Routine Medical Care
A group of standard assessments and treatments, including but not limited to airway, breathing and circulation, and the use of routine monitoring devices. Routine Medical Care (RMC) is described in the Primary and Secondary Survey Sections. RMC is provided to every patient as guided by your assessment of the scene and the patient’s condition.
Care Outside of Protocol Guidelines
No set of protocols can cover all patient problems. When dealing with a situation not addressed by a Standard Treatment Protocol, utilize other pre-existing standard life support guidelines, including PHTLS, ACLS, PALS, and good medical judgment. We encourage the use of Base Physician contact in such events.
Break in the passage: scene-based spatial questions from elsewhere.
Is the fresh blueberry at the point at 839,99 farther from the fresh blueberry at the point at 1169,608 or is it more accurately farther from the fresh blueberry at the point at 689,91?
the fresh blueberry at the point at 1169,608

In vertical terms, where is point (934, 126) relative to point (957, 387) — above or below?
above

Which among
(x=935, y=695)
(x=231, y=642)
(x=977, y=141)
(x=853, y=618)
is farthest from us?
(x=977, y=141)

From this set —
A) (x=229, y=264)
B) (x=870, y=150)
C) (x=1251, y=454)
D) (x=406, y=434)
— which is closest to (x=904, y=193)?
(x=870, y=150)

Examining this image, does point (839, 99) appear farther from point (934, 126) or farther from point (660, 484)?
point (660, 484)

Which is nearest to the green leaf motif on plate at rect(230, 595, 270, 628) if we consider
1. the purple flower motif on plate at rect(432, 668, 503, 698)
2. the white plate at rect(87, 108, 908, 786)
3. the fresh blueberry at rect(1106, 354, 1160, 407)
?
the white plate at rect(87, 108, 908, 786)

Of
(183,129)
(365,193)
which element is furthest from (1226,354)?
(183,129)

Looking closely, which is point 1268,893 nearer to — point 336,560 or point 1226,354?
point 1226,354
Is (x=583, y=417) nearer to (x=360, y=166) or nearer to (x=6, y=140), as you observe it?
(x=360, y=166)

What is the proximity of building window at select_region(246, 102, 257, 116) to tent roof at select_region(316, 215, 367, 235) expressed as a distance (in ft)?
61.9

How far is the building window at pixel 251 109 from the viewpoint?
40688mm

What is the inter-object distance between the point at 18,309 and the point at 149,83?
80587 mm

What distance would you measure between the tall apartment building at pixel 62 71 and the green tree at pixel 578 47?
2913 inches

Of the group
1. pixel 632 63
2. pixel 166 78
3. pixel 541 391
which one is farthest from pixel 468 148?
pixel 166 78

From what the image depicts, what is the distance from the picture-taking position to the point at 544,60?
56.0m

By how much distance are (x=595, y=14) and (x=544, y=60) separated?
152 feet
Disease agents may be present in any body substance or fluid, and the presence of disease agents may or may not be known. Clinically healthy individuals may carry and be capable of transmitting these agents. Precautions with all patients shall include routine use of appropriate barrier precautions to prevent skin and mucous-membrane exposure when contact with blood or other body fluids is anticipated.
Prehospital personnel who are exposed to potentially infectious materials should immediately follow the reporting procedures set up by their agency. Notification should not routinely be made to the EMS Agency or to the San Mateo Department of Public Health.
Hospital emergency departments have specific requirements for managing exposure to body substances experienced by prehospital care personnel. Emergency departments are expected to actively assist prehospital personnel in evaluating risk and recommending and/or providing appropriate prophylactic care when needed. Emergency responders are expected to identify the source patient to the hospital, and to comply with emergency department procedures (e.g. Royce log) when reporting potential exposure to infectious materials.
Prophylactic care recommendations for health care workers are found in the CDC June 7, 1996 MMWR “Provisional Public Health Service Recommendations for Chemoprophylaxis After Occupational Exposure to HIV”. Emergency departments are expected to follow these guidelines when managing prehospital exposure to potentially infectious substances.